Simultaneously Diagnosed and Successfully Treated Rectovaginal and Vesicovaginal Fistulae after Low Anterior Resection with Concomitant Resection of Female Genitalia.

Rectovaginal fistula (RVF) and vesicovaginal fistula (VVF) are infrequent but distressing complications after pelvic surgery. However, their adequate treatment is not well described. Here, we simultaneously encountered and successfully treated RVF and VVF after radical surgery for rectal cancer. A 70-year-old woman underwent low anterior resection (LAR) combined with resection of the uterus, the bilateral adnexa, and the upper side of the vagina, as well as diverted ileostomy for rectal cancer. A month after the surgery, she developed urinary incontinence and underwent medical treatment, but her symptoms did not improve. Evaluation with contrast enema before stoma closure revealed the presence of RVF and VVF. We repaired the VVF and RVF via transabdominal and transperineal approaches. After 6 months, ileostomy was closed and the patient had no recurrence of cancer and fistula. In LAR with hysterectomy and resection of the vaginal wall, there is a risk of RVF and VVF. The excision and closure of the fistula tract and omental flap can be effective to treat both fistulae.

Background

An aggressive surgical approach is the key to cure rectal cancer that invades the uterus and the vagina. However, surgery is accompanied by a high risk of postoperative complications. Rectovaginal fistula (RVF) and vesicovaginal fistula (VVF) are infrequent postoperative complications after surgery for rectal cancer. Moreover, they are among the most distressing complications of pelvic surgery because they worsen patients’ ability to perform activities of daily living. Although several procedures to treat these complications have been advocated, the most adequate method depends on individual situations [1].
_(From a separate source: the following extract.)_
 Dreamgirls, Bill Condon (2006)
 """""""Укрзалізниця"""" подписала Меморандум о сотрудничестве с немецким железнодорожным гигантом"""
Here, we report a case of simultaneously diagnosed and successfully treated RVF and VVF that occurred after low anterior resection (LAR) combined with resection of female genitalia.

Case Presentation

A 70-year-old woman presented with a 1-month history of hematochezia and exertional dyspnea. Complete blood count revealed severe anemia (Hb 3.5 g/dL; normal range 11.5–15.0 g/dL) and, as a result, she received blood transfusions. Colonoscopy revealed the presence of an Rb rectal cancer, the lower edge of which was located 3 cm above the upper edge of the anal canal. This lesion narrowed the rectum such that the colonoscope could not pass through. Images obtained by contrast-enhanced computed tomography and gadolinium-enhanced magnetic resonance imaging suggested that the tumor had invaded the uterine cervix and upper vaginal wall.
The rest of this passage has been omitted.